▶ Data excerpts

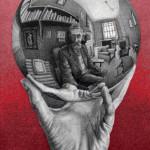 Maurits Cornelis Escher, Mano con sfera riflettente, litografia, 1935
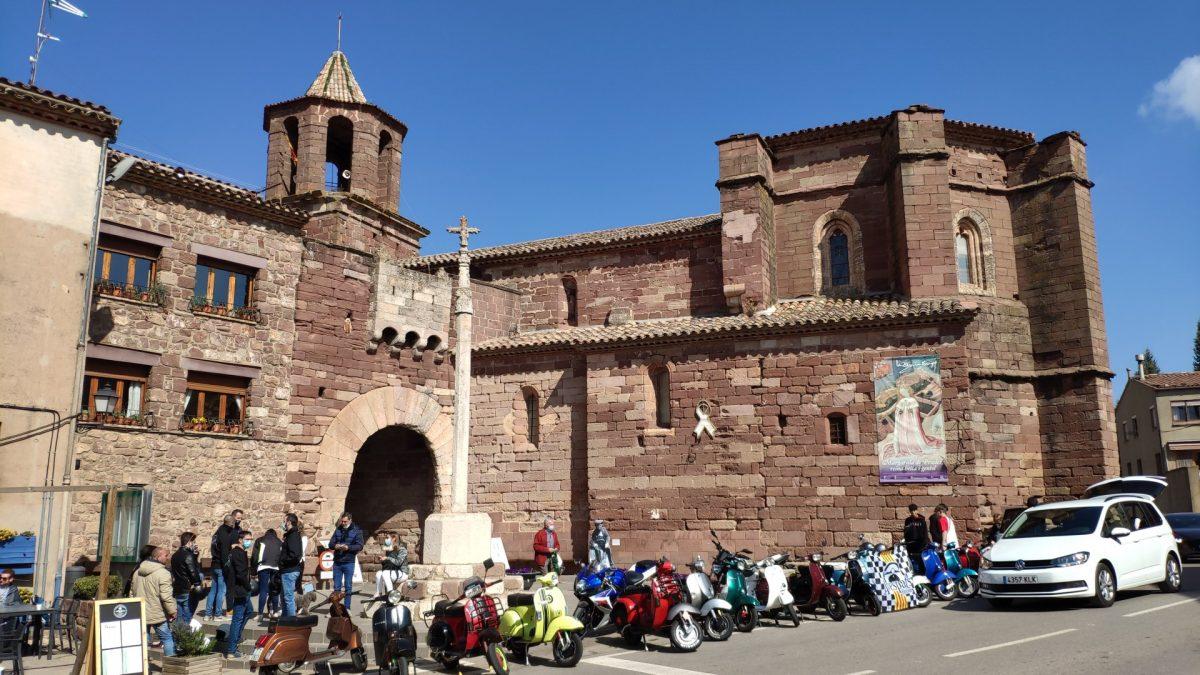Cruz de Término y Portal de la Plaza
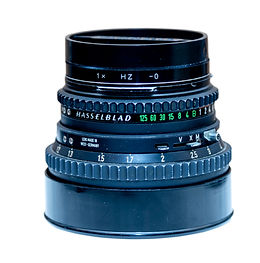 Hasselblad Carl Zeiss 80mm C lens
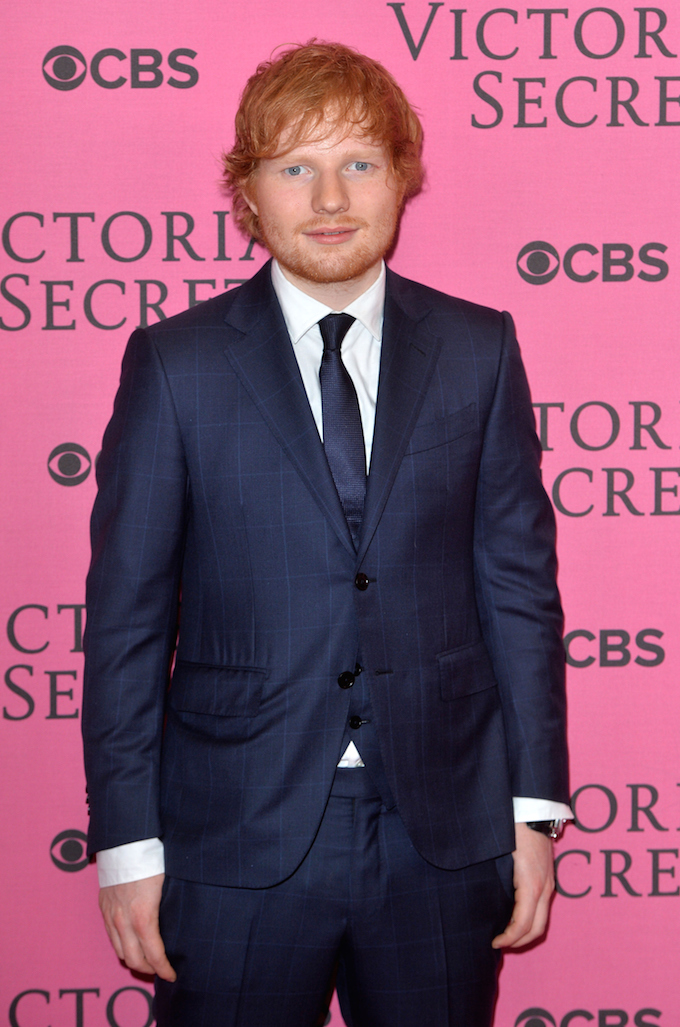Ed Sheeran Suit (Check shirt)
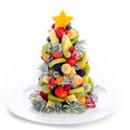 Visual Food: il villaggio di Natale - 1/12/2017 - 60€ - max15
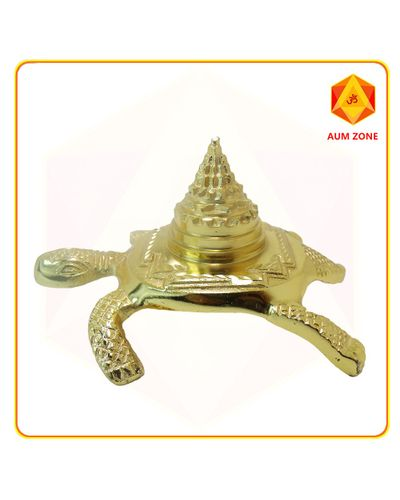 Kurma Shree Yantra Big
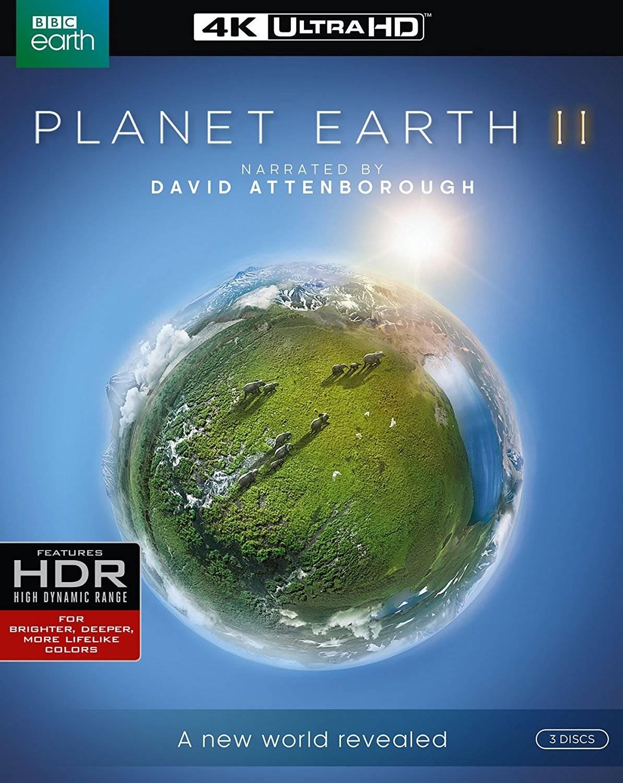Planet Earth II 4K (TV) (2016)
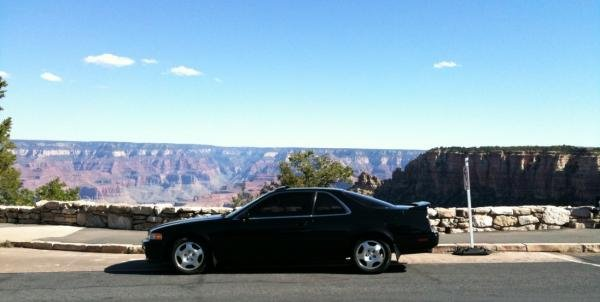 Showcase cover image for rwheadon's 1994 Acura Legend LS Coupe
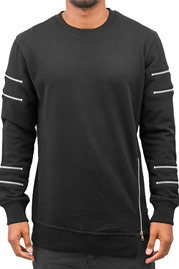 BANGASTIC Brooklyn Sweatshirt Black auf oboy.de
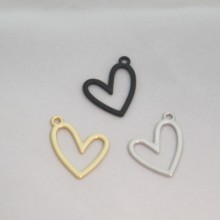 50 Heart charms 26x22mm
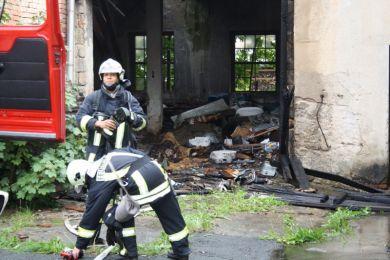 Brandeinsatz Kirchstrasse 27-08-2010 Bild 5
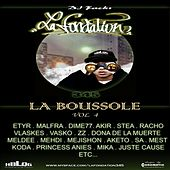 Play & Download La boussole vol 4 by Various Artists | Napster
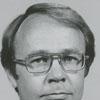 Dr. Robert J. Cowan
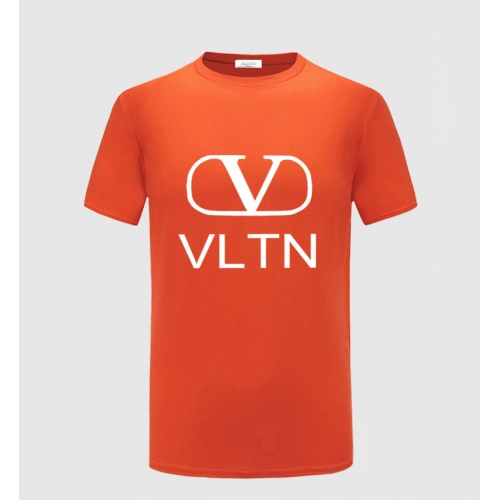 Valentino T-Shirts Short Sleeved O-Neck For Men #783830
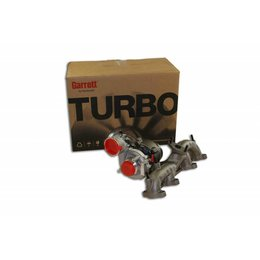 Original-Turbolader - Audi, Seat, Skoda, VW, 03G253014F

▶ Exercise instructions
Could you write the entries out again exactly, without their pictures?

▶ Answer to this exercise
 Maurits Cornelis Escher, Mano con sfera riflettente, litografia, 1935
Cruz de Término y Portal de la Plaza
 Hasselblad Carl Zeiss 80mm C lens
Ed Sheeran Suit (Check shirt)
 Visual Food: il villaggio di Natale - 1/12/2017 - 60€ - max15
 Kurma Shree Yantra Big
Planet Earth II 4K (TV) (2016)
 Showcase cover image for rwheadon's 1994 Acura Legend LS Coupe
 BANGASTIC Brooklyn Sweatshirt Black auf oboy.de
 50 Heart charms 26x22mm
 Brandeinsatz Kirchstrasse 27-08-2010 Bild 5
 Play & Download La boussole vol 4 by Various Artists | Napster
 Dr. Robert J. Cowan
 Valentino T-Shirts Short Sleeved O-Neck For Men #783830
 Original-Turbolader - Audi, Seat, Skoda, VW, 03G253014F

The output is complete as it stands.